Risiko 4: Hebelwirkung

Die Hebelwirkung, welche dafür sorgt, dass mit geringem Einsatz auch hohe Gewinne erzielt werden können, birgt allerdings auch Risiken. So gilt hier natürlicherweise auch das Gegenteil. Der Hebel lässt den Anleger auch überproportional an Kursverlusten des Basiswerts teilhaben. Das kann zu einem Totalverlust (teilweise über das Investment) führen.

Absichern oder riskieren mit Derivaten

Derivate sind also Finanzinstrumente oder Verträge, deren eigener Wert sich stark an künftigen Kursen und Preisen anderer Handelsgüter und Investments orientiert. Sie können auch abhängig von Ereignissen wie einem Staatsbankrott oder einer Firmeninsolvenz sein. Oftmals werden Derivate auch als Finanztermingeschäfte bezeichnet. Sie sind in der Lage, Preisschwankungen der Anlagenobjekte zu erfassen und dann darauf zu reagieren. Deswegen kann man sie zum Absichern bestimmter Positionen einsetzen, man kann sich mit ihnen also gegen Wertverluste schützen.

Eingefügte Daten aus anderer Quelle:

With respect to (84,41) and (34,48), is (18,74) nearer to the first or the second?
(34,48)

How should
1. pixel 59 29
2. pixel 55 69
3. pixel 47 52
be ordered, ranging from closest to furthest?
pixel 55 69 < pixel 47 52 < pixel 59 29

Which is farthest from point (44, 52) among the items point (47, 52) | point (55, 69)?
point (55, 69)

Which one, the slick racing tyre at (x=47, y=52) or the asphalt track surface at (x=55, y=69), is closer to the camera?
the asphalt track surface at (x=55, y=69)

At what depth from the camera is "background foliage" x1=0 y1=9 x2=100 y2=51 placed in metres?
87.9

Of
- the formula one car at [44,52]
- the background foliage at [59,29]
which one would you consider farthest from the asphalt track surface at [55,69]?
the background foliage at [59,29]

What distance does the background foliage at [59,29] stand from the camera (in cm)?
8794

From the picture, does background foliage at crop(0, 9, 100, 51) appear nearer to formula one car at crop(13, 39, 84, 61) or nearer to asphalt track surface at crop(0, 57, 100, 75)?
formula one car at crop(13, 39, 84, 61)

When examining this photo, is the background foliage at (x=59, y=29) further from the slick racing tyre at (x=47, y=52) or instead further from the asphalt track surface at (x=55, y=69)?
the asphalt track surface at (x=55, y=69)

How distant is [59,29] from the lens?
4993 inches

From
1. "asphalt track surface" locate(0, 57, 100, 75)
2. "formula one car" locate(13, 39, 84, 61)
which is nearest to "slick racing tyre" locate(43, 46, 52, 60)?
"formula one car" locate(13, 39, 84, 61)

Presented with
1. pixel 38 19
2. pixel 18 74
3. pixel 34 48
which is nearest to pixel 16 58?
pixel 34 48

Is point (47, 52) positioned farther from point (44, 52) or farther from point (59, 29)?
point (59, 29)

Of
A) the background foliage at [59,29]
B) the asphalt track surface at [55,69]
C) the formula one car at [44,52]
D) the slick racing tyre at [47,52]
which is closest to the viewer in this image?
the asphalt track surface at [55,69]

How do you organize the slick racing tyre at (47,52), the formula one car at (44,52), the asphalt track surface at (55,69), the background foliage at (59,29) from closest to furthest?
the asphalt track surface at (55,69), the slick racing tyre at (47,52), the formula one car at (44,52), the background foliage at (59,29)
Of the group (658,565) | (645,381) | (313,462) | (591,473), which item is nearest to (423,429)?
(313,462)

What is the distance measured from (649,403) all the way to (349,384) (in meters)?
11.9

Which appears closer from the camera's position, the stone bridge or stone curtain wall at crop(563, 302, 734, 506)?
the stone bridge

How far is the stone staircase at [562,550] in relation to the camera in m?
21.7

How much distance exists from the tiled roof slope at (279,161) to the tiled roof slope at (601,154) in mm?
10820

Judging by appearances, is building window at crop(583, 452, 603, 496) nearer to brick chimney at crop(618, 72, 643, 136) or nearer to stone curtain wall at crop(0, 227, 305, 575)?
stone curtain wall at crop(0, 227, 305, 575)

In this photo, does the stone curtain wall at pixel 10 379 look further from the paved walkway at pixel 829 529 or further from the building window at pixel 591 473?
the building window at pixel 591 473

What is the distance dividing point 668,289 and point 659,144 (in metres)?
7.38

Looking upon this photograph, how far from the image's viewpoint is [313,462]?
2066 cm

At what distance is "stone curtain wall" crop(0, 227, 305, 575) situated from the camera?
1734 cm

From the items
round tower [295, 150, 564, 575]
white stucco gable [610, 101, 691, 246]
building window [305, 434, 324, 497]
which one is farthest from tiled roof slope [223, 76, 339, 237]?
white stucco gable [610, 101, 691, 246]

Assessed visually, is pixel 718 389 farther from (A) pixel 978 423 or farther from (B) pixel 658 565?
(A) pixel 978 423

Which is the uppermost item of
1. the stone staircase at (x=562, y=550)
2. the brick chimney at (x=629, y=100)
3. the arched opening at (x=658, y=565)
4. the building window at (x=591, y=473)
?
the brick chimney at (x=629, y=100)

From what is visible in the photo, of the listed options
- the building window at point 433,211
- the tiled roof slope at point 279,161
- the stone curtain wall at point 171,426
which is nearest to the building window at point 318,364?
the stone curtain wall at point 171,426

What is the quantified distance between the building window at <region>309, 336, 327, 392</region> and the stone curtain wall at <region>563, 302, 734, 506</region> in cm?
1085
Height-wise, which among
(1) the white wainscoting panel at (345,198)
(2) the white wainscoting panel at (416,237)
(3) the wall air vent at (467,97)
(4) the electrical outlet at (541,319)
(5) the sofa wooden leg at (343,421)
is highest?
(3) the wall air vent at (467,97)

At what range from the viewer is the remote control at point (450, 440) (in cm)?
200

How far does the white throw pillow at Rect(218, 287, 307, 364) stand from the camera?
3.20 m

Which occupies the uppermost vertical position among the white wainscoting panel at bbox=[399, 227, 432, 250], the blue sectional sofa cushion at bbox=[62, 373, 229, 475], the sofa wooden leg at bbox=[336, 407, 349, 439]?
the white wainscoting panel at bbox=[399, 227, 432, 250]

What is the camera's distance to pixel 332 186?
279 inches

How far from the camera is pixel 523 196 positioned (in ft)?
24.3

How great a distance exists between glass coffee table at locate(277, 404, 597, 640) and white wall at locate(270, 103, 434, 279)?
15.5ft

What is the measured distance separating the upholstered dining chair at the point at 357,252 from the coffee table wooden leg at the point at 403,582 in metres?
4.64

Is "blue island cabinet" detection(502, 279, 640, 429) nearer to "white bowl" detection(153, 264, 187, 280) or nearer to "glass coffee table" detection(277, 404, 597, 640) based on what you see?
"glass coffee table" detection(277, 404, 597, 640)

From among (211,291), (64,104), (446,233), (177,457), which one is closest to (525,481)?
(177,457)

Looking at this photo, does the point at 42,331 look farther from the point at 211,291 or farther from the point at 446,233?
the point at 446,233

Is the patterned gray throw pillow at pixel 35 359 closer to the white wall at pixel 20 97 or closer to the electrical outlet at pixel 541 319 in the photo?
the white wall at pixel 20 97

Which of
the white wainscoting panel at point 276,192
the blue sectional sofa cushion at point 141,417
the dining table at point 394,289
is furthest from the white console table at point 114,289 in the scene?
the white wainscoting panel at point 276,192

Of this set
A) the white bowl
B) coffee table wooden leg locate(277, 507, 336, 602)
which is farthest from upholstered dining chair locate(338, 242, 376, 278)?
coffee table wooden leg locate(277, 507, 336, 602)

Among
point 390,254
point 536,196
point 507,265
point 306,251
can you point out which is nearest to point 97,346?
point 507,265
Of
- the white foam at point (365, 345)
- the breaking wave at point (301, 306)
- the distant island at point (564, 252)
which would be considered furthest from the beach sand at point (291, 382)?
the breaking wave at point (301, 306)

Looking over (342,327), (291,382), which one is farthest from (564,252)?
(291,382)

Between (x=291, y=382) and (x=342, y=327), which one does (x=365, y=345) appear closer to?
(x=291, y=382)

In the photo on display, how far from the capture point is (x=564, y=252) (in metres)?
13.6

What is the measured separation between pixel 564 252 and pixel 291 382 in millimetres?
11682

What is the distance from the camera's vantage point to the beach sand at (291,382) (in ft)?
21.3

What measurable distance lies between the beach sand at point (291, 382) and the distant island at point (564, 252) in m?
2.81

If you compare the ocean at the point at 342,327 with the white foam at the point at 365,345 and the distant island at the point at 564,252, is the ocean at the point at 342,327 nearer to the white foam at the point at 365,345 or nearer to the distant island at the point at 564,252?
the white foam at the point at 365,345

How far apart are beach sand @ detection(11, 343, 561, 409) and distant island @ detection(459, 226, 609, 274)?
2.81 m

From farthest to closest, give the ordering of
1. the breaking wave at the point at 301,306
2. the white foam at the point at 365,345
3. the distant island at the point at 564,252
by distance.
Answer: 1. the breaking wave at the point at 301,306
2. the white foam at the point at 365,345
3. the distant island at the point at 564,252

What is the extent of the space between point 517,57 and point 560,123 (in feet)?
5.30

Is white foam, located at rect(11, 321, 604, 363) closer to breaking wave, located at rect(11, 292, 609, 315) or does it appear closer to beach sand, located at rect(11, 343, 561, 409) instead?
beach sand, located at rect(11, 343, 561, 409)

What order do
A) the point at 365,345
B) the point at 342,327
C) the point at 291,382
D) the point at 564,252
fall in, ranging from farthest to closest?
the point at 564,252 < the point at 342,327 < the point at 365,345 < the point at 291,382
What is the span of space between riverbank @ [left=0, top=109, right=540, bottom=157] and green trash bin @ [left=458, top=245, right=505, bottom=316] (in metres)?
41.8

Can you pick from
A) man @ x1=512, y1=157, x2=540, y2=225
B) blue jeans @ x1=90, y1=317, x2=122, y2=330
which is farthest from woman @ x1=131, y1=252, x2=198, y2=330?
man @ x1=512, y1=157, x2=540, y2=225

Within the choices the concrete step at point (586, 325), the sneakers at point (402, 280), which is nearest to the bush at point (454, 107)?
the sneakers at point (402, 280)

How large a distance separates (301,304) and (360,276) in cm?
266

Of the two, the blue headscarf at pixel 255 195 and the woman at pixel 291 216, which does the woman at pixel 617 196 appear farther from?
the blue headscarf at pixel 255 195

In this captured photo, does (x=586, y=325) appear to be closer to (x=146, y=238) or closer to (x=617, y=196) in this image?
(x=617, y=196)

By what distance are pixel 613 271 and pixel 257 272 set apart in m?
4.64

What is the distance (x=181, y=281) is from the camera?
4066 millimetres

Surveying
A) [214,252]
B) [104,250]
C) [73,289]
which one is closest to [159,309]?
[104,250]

Zum Anderen aber dienen sie der Spekulation auf Kursveränderungen des Basiswerts. Zu den häufigsten anzutreffenden Derivaten zählen Zertifikate, Optionen, Futures und Swaps. Mit Derivaten lassen sich also Entwicklungen zigfach überzeichnen. Mit kleinem Einsatz kann ein Investor daher riesige Gewinne oder enorme Verluste machen.

Derivate zur Absicherung

Derivate können dazu verwendet werden, sich gegen die Entwicklung des ihnen zu Grunde liegenden Basiswertes abzusichern. Das können beispielsweise unvorhersehbare Preisentwicklungen bei Rohstoffen sein. Das ist sinnvoll, wenn man von der Entwicklung eines solchen Rohstoffes abhängig ist. Früher dienten Termingeschäfte etwa Produzenten dazu, sich unabhängig von den Schwankungen der Rohstoffpreise am Weltmarkt zu machen. So konnten Bauern etwa ihre Ernte zu einem vorher festgelegten Preis absichern. Auch Fluggesellschaften können sich mit Derivaten auf Kerosin gegen Preisanstiege von Öl absichern.

Beispiel Erdölunternehmen



Ein Erdölunternehmen möchte sich gegen sinkende Erdölpreise absichern, um sich in diesem Fall gegen die zu erwartenden Umsatzrückgänge abzusichern. Es verkauft aus diesem Grund auf Termin eine bestimmte Menge an Öl zu einem festgelegten Preis. Fällt der Ölpreis, kann das Unternehmen dennoch zum vorher festgelegten Preis verkaufen. Das Unternehmen macht durch das Termingeschäft einen Gewinn. Würde der Ölpreis steigen, würde der Verkauf einen Verlust einstreichen. Allerdings erhält das Unternehmen durch das Termingeschäft eine gewisse Sicherheit.

Derivate zur Spekulation

Andererseits kann man Derivate auch dazu verwenden, auf die Entwicklung von Preisen zu spekulieren und dabei beträchtliche Gewinne oder Verluste realisieren. Denn Derivaten wohnt aufgrund ihrer Konstruktion ein Hebeleffekt inne. Dieser bewirkt, dass Derivate sich im Vergleich zu ihrem Basiswert überproportional entwickeln.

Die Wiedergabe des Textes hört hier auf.